Is it anyway I can sample random numbers directly on GPU, avoiding sampling on CPU and then transfer, such as:

torch.tensor.randn(10,10).cuda() #REALLY SLOW

maybe adding to the torch.distribution package a way to tell sampling is performed on GPU, because the source code of this methods always use torch.tensor but not torch.cuda.tensor.

You can use methods such as uniform_() or normal_() on cuda tensors to generate random numbers directly on gpu.
Keep in mind that torch.rand(10, 10) is equivalent to torch.FloatTensor(10, 10).uniform_() and torch.randn(10, 10) is equivalent to torch.FloatTensor(10, 10).normal_().
So torch.cuda.FloatTensor(10, 10).normal_() will do what you want.
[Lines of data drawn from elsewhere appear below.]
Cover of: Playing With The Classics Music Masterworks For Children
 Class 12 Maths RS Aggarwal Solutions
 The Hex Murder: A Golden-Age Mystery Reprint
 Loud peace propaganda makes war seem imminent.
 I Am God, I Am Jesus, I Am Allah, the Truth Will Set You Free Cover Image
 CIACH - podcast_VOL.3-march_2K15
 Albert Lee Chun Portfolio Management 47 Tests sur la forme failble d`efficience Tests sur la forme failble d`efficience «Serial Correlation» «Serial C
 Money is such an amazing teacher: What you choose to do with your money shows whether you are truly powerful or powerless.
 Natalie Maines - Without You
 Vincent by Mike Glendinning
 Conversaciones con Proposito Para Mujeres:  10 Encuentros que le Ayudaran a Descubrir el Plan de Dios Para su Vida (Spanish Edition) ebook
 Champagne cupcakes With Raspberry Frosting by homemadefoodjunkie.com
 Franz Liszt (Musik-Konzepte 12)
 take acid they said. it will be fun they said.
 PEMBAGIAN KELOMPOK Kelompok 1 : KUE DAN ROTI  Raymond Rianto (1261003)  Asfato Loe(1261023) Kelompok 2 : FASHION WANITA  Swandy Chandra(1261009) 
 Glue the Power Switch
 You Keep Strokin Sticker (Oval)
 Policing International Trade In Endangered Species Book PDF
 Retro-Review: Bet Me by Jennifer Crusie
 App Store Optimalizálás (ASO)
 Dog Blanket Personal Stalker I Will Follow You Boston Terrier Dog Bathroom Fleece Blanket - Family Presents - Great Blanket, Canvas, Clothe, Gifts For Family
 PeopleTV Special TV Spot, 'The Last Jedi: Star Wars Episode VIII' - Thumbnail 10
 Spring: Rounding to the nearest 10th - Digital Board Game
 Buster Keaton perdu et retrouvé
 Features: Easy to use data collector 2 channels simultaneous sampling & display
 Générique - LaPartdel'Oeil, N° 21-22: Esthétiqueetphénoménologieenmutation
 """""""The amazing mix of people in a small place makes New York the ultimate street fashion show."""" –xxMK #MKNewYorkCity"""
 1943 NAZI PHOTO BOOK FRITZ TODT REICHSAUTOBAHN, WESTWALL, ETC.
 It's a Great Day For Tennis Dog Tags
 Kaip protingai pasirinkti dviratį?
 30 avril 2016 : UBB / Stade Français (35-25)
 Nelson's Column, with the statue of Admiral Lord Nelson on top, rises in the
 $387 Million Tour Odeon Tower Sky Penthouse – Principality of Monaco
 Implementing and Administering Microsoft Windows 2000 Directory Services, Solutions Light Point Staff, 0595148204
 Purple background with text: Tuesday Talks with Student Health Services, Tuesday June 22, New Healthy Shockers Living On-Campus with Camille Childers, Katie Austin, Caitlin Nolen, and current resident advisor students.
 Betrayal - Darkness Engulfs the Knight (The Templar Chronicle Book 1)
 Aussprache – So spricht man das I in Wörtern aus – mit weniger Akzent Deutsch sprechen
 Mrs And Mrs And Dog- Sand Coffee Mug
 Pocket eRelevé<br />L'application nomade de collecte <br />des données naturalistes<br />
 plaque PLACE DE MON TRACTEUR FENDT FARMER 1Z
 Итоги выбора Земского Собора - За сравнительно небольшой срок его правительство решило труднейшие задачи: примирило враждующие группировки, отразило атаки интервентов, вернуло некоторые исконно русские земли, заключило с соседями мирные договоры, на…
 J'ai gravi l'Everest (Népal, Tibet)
I actually thinkg you should be more consistent with the names. In this case:

randn(mu,std)->samples a tensor of given shape with a gaussian distribution of mean mu and stdev std

normal(mu_vec,std_vec) Returns a Tensor of random numbers drawn from separate normal distributions who’s mean and standard deviation are given. (directly from your doc).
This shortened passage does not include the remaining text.